### Tekstfragment
►

Structureel inzetten

Het afgelopen jaar is vooral gebruikt om de mogelijkheden van Anne te verkennen en te oefenen met simulatieonderwijs in de praktijk. Leon van der Veen is docent en onderzoeker bij de zorgopleidingen. “We onderzoeken of simulatieonderwijs bijdraagt aan leren in de praktijk. Dat doen we door tijdens praktijkonderzoek te observeren wat het effect is van (on)bedachte leerinterventies (eenmalige training of opleiding, red.) en hoe studenten handelen tijdens een simulatie”, aldus Leon. Hij ziet veel voordelen. “De inzet van Anne biedt een unieke praktijkervaring. Studenten kunnen samen leren in een veilige en hybride leeromgeving. Studenten kunnen verschillende vaardigheden gelijktijdig oefenen. Ook krijgen ze een ‘beeld’ bij de theorie die ze leren. Dat gebeurt normaal gesproken vooral tijdens stages. Nu kunnen we op school een realistische praktijksituatie nabootsen, waardoor ze bijvoorbeeld al beter voorbereid op stage gaan.” Ook het feit dat studenten beter kunnen reflecteren op hun handelen, ziet Leon als een belangrijk voordeel. “Studenten hebben niet altijd een realistisch beeld van zichzelf. Door achteraf de video-opname terug te kijken, leren ze veel over de dingen die beter kunnen, maar ook juist al heel goed gaan. Tijdens de simulatie kunnen studenten een ‘time-out’ vragen als ze het even niet meer weten. Je kunt ze dan heel gericht verder helpen. En als studenten een fout maken, heeft dat geen consequenties voor de patiënt. Dat is natuurlijk ook een belangrijk pluspunt”, aldus Leon.

◄

### Inhoud dataset
►

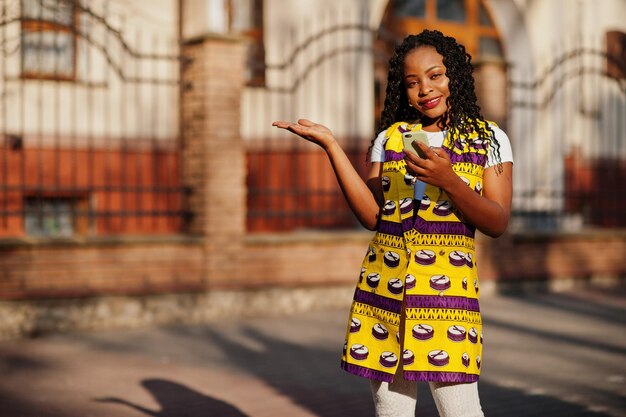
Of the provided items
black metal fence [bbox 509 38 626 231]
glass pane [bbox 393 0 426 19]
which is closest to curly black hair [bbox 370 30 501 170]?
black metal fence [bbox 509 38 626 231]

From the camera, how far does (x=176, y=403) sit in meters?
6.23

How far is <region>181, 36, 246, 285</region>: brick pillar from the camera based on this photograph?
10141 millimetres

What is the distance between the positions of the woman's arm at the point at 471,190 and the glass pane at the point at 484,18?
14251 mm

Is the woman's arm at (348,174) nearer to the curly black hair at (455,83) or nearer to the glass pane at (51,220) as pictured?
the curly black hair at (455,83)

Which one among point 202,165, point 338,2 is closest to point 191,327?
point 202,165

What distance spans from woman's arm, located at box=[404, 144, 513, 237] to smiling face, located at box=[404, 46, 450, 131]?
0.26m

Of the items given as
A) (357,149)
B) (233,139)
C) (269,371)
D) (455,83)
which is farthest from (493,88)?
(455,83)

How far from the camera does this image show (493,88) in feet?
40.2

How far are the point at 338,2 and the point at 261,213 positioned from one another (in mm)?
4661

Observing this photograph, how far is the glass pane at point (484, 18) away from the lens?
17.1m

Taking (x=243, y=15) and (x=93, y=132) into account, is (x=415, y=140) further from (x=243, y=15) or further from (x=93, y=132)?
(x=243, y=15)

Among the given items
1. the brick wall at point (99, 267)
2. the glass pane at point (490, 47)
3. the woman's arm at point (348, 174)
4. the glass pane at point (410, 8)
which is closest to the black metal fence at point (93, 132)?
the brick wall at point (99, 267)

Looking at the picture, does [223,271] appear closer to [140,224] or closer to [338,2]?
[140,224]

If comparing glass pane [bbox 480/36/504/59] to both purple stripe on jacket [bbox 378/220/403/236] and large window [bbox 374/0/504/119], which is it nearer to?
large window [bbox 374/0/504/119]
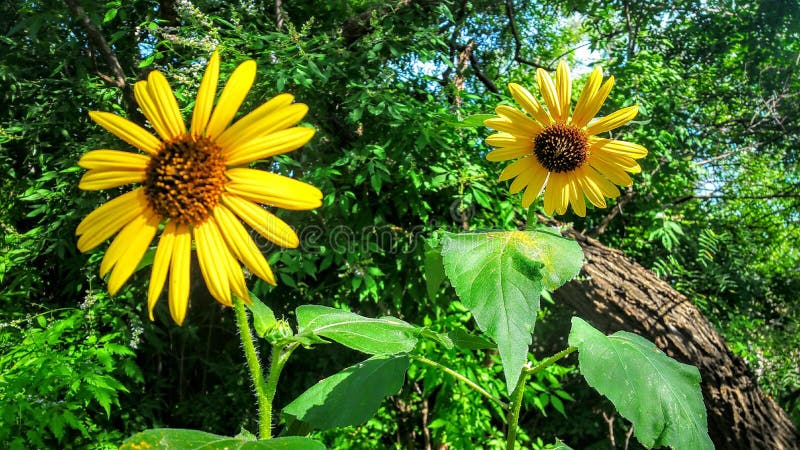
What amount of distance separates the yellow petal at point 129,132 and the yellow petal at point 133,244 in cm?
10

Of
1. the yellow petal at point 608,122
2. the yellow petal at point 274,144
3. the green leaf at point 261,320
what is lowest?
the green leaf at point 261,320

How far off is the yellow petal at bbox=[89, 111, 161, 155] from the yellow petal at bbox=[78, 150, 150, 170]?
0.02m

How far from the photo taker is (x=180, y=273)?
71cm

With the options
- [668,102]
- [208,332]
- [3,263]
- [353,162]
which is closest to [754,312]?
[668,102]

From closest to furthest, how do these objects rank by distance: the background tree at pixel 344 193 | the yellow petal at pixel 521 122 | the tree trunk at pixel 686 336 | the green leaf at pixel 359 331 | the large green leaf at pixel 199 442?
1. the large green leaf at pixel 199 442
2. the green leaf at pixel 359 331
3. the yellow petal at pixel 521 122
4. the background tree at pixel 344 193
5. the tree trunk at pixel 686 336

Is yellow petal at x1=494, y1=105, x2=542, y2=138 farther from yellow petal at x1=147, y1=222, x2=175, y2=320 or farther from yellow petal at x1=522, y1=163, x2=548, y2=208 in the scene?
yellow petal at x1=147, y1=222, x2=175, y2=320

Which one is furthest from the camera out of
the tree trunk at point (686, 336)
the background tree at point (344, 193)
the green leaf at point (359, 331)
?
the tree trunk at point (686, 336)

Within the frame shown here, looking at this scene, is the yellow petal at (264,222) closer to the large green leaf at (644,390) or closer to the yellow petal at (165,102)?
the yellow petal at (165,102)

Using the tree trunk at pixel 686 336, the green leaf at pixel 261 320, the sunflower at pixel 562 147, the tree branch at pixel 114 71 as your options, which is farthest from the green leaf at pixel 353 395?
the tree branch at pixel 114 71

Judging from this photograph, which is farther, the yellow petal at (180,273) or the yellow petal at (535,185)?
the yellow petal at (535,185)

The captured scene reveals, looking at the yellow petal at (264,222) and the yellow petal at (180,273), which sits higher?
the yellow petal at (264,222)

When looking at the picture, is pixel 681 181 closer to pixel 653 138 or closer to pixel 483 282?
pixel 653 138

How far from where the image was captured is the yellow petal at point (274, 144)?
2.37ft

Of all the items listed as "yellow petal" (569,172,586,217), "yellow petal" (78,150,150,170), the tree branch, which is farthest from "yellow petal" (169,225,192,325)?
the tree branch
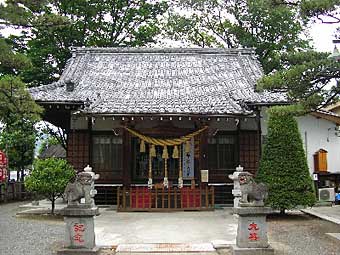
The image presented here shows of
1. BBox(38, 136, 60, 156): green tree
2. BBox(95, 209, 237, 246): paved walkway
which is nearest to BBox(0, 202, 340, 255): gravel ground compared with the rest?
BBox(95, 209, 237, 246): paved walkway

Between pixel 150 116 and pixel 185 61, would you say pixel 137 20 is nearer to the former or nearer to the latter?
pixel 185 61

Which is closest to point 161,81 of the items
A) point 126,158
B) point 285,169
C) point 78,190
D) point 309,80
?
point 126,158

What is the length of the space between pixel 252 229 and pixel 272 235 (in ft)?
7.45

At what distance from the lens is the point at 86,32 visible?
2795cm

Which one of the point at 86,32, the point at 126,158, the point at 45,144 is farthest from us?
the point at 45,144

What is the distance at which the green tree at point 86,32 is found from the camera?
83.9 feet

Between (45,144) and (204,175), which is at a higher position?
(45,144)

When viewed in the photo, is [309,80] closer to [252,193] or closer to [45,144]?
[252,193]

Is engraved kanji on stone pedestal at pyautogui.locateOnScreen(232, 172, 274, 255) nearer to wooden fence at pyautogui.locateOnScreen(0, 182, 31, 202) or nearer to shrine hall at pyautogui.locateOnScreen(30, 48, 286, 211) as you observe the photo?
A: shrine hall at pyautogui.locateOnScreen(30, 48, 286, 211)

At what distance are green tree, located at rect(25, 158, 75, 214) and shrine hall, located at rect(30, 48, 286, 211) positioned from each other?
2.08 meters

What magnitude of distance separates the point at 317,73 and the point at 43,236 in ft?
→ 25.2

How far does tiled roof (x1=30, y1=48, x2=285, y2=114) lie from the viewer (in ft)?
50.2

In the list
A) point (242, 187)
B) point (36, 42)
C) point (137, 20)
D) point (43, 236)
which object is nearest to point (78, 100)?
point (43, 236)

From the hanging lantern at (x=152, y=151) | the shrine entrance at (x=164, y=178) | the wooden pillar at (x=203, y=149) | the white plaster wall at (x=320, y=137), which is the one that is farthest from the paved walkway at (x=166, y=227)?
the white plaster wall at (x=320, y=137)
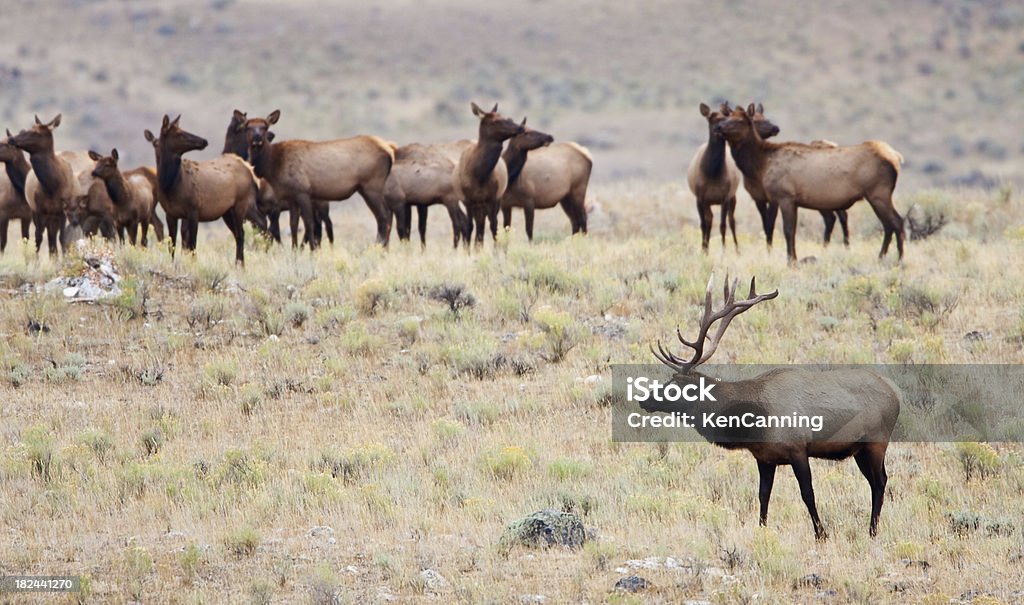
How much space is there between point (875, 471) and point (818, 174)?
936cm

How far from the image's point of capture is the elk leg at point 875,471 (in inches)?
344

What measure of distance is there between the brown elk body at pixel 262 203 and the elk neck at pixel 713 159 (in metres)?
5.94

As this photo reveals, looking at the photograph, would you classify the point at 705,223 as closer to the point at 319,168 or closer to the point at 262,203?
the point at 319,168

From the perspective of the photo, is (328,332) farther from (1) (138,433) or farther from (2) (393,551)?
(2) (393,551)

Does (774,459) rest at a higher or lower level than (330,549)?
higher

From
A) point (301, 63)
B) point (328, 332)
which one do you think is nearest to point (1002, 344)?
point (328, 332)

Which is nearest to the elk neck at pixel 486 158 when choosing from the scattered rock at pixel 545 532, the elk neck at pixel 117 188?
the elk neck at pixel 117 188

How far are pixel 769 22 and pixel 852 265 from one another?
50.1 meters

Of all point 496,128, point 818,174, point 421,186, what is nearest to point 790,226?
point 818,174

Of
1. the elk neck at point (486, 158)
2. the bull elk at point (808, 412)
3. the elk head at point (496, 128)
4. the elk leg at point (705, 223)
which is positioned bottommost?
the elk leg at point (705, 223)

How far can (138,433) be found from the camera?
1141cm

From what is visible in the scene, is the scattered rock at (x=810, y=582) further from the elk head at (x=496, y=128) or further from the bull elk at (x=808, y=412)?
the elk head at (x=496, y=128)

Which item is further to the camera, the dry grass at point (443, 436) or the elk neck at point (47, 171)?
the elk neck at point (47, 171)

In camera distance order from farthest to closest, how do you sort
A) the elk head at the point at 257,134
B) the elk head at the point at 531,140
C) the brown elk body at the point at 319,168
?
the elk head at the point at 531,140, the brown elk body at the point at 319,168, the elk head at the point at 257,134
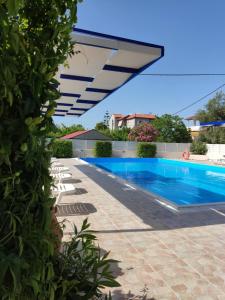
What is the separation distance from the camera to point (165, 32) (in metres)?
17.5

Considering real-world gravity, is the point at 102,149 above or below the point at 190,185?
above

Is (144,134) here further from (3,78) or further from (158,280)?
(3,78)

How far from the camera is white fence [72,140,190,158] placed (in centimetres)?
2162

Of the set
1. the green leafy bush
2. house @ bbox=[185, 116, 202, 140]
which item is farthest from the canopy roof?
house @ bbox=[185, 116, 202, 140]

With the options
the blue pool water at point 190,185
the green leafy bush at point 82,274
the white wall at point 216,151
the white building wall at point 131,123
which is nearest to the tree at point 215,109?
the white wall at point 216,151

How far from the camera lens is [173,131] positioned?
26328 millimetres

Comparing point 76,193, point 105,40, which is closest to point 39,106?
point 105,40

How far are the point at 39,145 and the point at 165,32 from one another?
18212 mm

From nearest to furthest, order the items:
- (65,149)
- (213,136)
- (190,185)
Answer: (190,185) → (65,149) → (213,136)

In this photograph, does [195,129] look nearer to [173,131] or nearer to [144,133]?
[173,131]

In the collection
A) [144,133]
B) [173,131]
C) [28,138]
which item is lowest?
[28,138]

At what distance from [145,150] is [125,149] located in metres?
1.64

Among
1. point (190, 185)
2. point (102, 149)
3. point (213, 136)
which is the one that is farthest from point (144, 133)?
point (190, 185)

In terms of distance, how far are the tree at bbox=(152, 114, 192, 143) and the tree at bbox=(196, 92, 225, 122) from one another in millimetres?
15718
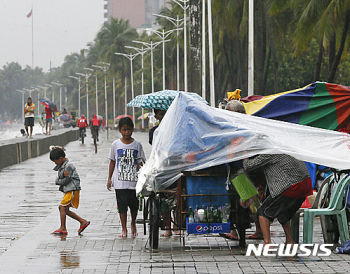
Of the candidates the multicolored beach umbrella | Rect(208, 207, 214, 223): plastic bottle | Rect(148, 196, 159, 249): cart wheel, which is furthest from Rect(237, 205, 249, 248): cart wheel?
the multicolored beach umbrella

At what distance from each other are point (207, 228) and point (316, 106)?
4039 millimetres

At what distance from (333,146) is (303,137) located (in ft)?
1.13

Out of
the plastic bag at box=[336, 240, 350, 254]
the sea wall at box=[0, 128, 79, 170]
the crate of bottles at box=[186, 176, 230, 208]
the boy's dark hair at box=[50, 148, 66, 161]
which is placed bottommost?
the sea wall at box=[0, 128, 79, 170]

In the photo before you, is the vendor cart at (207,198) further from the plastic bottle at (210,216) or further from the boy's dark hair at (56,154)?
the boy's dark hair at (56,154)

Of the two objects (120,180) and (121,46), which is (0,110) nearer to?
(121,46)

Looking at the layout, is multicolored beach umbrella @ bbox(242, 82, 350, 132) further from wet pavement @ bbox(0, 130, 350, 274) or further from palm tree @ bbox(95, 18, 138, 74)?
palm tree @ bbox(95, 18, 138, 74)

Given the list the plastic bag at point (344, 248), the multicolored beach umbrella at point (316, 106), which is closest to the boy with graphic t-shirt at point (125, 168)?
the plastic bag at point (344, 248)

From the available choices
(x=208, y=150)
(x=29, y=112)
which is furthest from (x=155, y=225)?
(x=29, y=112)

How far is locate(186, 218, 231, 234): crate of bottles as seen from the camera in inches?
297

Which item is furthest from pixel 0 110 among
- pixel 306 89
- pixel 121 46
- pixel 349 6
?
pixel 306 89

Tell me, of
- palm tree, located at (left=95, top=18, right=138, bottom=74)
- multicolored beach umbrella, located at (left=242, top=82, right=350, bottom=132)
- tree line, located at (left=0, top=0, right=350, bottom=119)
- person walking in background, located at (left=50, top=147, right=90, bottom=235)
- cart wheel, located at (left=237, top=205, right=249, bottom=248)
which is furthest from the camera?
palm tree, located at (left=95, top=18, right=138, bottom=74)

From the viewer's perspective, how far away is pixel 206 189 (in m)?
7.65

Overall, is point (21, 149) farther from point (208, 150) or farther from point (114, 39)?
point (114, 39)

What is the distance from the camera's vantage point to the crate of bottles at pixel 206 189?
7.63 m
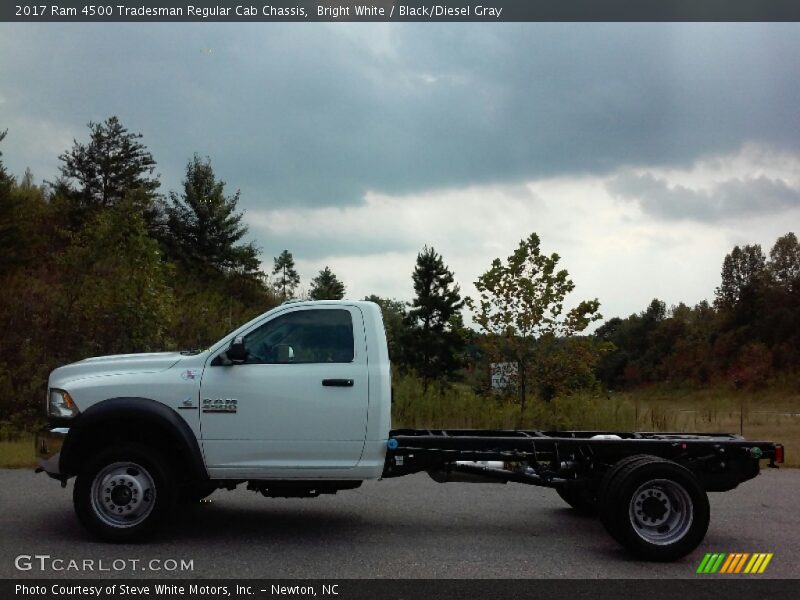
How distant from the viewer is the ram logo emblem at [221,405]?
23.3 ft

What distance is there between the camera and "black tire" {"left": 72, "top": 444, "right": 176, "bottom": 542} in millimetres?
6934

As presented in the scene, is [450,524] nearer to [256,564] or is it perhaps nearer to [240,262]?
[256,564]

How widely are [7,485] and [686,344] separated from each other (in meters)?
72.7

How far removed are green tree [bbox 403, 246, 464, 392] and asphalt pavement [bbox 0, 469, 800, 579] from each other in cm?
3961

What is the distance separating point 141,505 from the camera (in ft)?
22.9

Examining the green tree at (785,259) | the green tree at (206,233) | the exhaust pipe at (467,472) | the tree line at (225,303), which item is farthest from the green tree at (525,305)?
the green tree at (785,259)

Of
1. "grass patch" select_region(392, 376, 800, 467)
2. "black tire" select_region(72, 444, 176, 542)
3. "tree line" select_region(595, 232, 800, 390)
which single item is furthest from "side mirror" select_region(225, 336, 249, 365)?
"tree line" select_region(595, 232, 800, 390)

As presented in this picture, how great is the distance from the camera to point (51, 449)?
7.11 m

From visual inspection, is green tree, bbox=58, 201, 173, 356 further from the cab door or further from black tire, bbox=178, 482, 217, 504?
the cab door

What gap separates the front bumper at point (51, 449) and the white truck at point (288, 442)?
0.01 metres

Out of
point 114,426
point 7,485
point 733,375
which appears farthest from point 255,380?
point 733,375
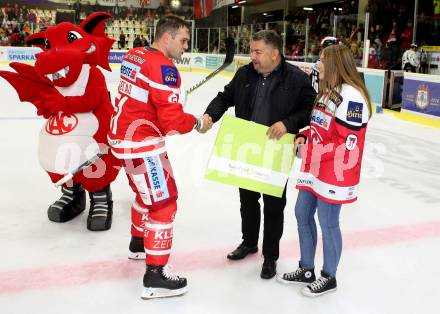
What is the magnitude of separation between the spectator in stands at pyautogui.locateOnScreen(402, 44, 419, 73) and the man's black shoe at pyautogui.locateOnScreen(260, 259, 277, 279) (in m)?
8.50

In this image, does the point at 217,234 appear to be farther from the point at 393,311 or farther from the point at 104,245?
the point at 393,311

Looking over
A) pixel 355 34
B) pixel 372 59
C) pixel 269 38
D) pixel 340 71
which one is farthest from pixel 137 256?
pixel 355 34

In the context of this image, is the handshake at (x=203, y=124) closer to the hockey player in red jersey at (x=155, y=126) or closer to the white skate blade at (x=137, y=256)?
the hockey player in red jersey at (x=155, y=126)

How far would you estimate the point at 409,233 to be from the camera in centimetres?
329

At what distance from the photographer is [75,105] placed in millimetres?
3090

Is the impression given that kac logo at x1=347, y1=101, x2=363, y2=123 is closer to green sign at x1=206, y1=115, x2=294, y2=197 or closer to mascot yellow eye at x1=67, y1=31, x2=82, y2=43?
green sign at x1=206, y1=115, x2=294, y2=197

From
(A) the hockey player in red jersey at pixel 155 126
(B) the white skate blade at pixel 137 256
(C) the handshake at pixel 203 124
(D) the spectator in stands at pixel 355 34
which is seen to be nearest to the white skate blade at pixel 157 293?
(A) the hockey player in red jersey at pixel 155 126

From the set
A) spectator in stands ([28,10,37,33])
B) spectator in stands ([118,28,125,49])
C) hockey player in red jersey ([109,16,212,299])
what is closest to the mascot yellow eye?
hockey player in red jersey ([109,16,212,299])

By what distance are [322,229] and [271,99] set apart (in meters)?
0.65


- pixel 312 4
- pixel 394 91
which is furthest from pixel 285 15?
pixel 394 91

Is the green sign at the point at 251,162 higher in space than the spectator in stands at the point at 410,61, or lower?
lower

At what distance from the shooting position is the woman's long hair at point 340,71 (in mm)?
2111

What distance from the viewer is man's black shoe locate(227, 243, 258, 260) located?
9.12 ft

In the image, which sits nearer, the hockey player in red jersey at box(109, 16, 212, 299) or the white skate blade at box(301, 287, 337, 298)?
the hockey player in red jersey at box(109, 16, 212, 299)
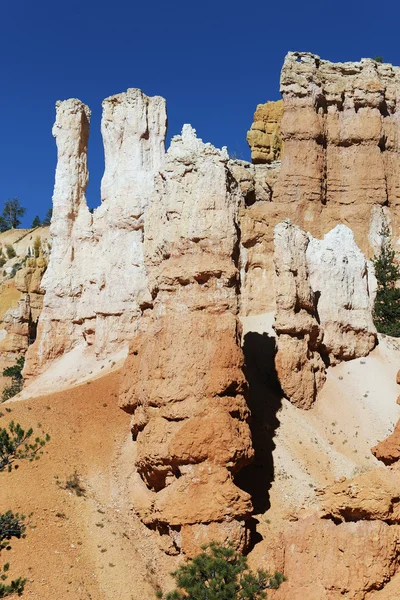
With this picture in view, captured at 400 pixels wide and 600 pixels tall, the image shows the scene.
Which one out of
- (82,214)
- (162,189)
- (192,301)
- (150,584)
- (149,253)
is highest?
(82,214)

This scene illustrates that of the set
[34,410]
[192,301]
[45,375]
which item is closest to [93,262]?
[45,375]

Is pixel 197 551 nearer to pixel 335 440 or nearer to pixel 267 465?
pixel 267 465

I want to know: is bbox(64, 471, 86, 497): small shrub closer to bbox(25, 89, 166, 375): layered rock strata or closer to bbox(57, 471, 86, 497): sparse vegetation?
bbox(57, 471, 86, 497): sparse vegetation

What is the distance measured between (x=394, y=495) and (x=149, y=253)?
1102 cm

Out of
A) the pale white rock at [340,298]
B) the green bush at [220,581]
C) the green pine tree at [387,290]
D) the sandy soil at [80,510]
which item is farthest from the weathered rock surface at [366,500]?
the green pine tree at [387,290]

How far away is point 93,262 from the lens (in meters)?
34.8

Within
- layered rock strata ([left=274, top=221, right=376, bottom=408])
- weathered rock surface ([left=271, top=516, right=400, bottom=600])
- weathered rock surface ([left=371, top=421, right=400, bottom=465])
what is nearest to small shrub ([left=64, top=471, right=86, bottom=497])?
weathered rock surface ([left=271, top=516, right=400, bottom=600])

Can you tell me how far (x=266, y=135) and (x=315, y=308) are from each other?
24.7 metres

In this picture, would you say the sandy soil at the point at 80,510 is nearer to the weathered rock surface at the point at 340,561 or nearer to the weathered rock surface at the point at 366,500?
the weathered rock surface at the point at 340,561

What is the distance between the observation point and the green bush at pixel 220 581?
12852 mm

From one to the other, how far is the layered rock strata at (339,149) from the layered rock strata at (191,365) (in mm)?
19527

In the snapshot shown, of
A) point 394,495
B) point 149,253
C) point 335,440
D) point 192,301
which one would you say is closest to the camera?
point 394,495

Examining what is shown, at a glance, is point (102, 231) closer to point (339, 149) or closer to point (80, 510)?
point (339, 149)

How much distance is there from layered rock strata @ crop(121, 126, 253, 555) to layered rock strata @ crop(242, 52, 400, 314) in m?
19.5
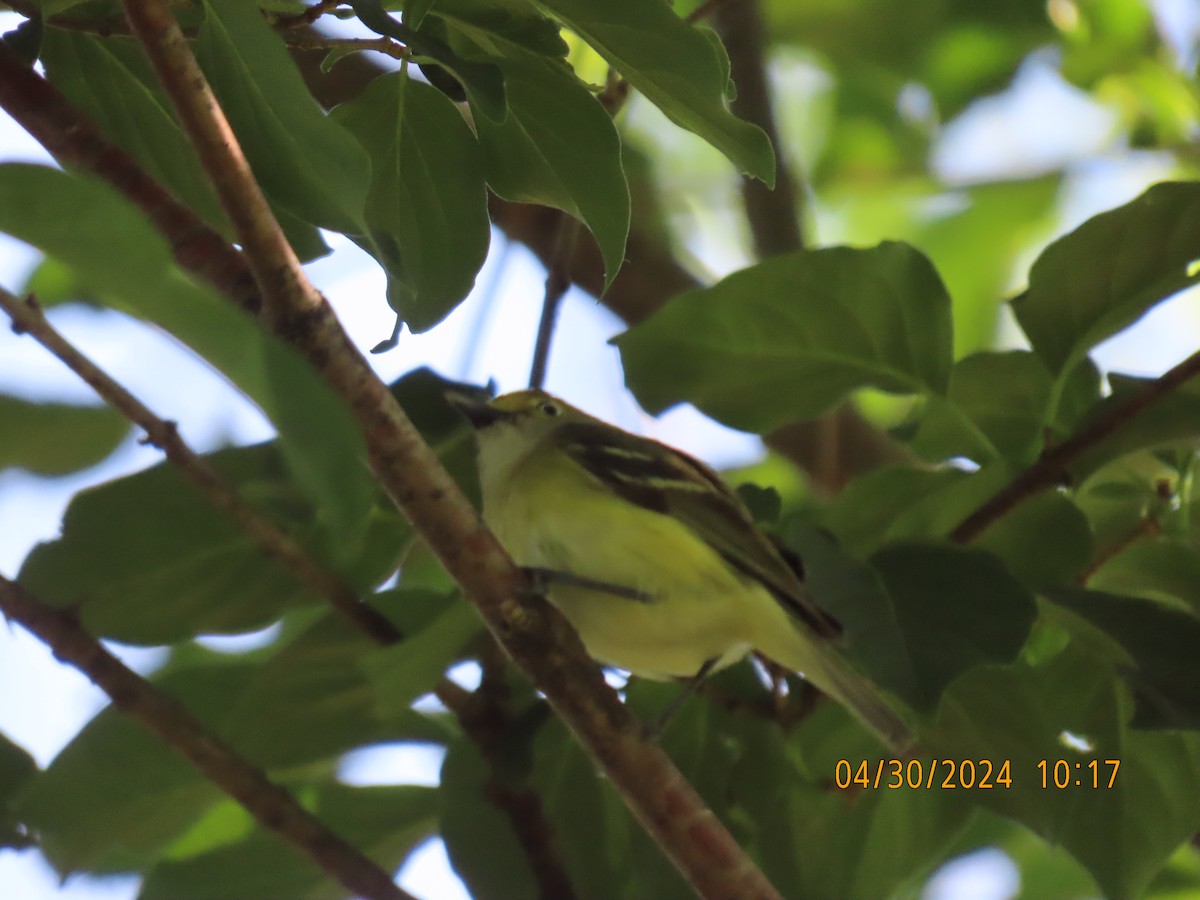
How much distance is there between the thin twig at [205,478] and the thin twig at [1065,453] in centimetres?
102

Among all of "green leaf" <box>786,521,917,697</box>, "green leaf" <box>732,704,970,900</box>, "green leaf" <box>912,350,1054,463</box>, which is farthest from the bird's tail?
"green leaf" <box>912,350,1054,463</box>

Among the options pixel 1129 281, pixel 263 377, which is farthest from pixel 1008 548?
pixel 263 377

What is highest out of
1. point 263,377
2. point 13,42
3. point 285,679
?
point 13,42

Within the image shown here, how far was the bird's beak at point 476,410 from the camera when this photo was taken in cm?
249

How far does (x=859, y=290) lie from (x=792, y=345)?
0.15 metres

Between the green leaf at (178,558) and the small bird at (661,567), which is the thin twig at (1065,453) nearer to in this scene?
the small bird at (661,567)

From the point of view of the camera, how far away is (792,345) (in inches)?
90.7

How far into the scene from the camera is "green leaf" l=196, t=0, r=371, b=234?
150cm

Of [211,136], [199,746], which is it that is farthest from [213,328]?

◄

### Opdracht
Schrijf de tekst over simulatieonderwijs met Anne verder, aansluitend op de laatste zin.

### Antwoord
Gek, spannend en leerzaam

De studenten die met Anne hebben gewerkt, zijn heel enthousiast. “We merken dat ze in eerste instantie even moeten wennen en het een beetje gek vinden om tegen een pop te praten. Toch komen ze snel in hun professionele rol”, vertelt Tjitske. Ariane: “Wat we vooral terugkrijgen, is dat oefenen met Anne heel dicht bij de werkelijkheid komt. Het inspelen op onvoorziene situaties en de reactie van Anne maakt het realistisch en spannend. Het belangrijkste is dat studenten aangeven het heel leerzaam te vinden en dat is natuurlijk waar we het voor doen.”  

Beroepskrachten trainen

Simulatieonderwijs binnen de zorgopleidingen gebeurt bij meer mbo-instellingen. In de regio is het Graafschap College een voorloper. Het sluit aan op de visie die het Graafschap College heeft op onderwijs, namelijk HIP onderwijs (Hybride, Innovatief en gePersonaliseerd) bieden aan studenten. Het plan is om het simulatieonderwijs met Anne de komende tijd uit te breiden naar andere opleidingen, zoals Sport en bewegen. Ook ziet het Graafschap College mogelijkheden om in de nabije toekomst beroepskrachten in de zorg te trainen met behulp van Anne.